SUPPLIED DATA Block Start
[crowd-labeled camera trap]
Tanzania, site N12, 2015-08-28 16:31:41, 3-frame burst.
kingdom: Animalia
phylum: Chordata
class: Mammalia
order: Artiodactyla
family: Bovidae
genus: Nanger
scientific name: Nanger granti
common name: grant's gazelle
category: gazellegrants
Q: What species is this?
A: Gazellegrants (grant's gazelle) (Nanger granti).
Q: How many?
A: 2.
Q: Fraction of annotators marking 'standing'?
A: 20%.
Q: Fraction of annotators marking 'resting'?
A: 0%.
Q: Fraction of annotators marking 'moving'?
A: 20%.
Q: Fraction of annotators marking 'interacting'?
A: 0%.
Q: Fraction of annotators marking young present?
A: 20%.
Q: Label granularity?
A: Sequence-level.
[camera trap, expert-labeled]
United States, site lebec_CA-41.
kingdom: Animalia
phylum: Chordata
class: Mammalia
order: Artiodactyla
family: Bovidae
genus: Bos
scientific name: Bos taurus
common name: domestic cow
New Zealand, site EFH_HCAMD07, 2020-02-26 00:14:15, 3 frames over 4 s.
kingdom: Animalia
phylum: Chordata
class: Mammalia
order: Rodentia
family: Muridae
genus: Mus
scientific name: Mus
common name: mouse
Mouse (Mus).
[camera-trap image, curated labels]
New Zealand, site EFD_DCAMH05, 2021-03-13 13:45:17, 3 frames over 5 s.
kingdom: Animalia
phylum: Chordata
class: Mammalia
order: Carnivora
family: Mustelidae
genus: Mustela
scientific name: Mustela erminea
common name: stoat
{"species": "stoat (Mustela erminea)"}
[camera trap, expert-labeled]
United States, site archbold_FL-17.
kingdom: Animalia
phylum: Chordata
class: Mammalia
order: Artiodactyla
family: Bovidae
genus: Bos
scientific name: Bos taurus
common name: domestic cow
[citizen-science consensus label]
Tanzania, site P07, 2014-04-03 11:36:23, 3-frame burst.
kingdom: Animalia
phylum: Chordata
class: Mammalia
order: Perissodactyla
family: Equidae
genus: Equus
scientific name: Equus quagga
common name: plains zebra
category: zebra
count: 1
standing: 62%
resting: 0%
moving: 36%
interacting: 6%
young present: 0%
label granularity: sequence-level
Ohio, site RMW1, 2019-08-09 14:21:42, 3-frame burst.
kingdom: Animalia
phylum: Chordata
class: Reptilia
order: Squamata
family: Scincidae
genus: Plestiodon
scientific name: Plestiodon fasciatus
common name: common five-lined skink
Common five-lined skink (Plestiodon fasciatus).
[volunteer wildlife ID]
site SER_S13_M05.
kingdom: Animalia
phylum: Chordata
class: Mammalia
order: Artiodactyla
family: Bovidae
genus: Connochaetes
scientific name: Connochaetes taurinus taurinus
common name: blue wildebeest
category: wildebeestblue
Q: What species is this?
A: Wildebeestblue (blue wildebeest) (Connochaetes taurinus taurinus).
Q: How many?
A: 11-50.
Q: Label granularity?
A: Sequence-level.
SUPPLIED DATA Block End
Every entry above must be reproduced exactly.

[crowd-labeled camera trap]
Tanzania, site N12, 2015-08-28 16:31:41, 3-frame burst.
kingdom: Animalia
phylum: Chordata
class: Mammalia
order: Artiodactyla
family: Bovidae
genus: Nanger
scientific name: Nanger granti
common name: grant's gazelle
category: gazellegrants
Q: What species is this?
A: Gazellegrants (grant's gazelle) (Nanger granti).
Q: How many?
A: 2.
Q: Fraction of annotators marking 'standing'?
A: 20%.
Q: Fraction of annotators marking 'resting'?
A: 0%.
Q: Fraction of annotators marking 'moving'?
A: 20%.
Q: Fraction of annotators marking 'interacting'?
A: 0%.
Q: Fraction of annotators marking young present?
A: 20%.
Q: Label granularity?
A: Sequence-level.
[camera trap, expert-labeled]
United States, site lebec_CA-41.
kingdom: Animalia
phylum: Chordata
class: Mammalia
order: Artiodactyla
family: Bovidae
genus: Bos
scientific name: Bos taurus
common name: domestic cow
New Zealand, site EFH_HCAMD07, 2020-02-26 00:14:15, 3 frames over 4 s.
kingdom: Animalia
phylum: Chordata
class: Mammalia
order: Rodentia
family: Muridae
genus: Mus
scientific name: Mus
common name: mouse
Mouse (Mus).
[camera-trap image, curated labels]
New Zealand, site EFD_DCAMH05, 2021-03-13 13:45:17, 3 frames over 5 s.
kingdom: Animalia
phylum: Chordata
class: Mammalia
order: Carnivora
family: Mustelidae
genus: Mustela
scientific name: Mustela erminea
common name: stoat
{"species": "stoat (Mustela erminea)"}
[camera trap, expert-labeled]
United States, site archbold_FL-17.
kingdom: Animalia
phylum: Chordata
class: Mammalia
order: Artiodactyla
family: Bovidae
genus: Bos
scientific name: Bos taurus
common name: domestic cow
[citizen-science consensus label]
Tanzania, site P07, 2014-04-03 11:36:23, 3-frame burst.
kingdom: Animalia
phylum: Chordata
class: Mammalia
order: Perissodactyla
family: Equidae
genus: Equus
scientific name: Equus quagga
common name: plains zebra
category: zebra
count: 1
standing: 62%
resting: 0%
moving: 36%
interacting: 6%
young present: 0%
label granularity: sequence-level
Ohio, site RMW1, 2019-08-09 14:21:42, 3-frame burst.
kingdom: Animalia
phylum: Chordata
class: Reptilia
order: Squamata
family: Scincidae
genus: Plestiodon
scientific name: Plestiodon fasciatus
common name: common five-lined skink
Common five-lined skink (Plestiodon fasciatus).
[volunteer wildlife ID]
site SER_S13_M05.
kingdom: Animalia
phylum: Chordata
class: Mammalia
order: Artiodactyla
family: Bovidae
genus: Connochaetes
scientific name: Connochaetes taurinus taurinus
common name: blue wildebeest
category: wildebeestblue
Q: What species is this?
A: Wildebeestblue (blue wildebeest) (Connochaetes taurinus taurinus).
Q: How many?
A: 11-50.
Q: Label granularity?
A: Sequence-level.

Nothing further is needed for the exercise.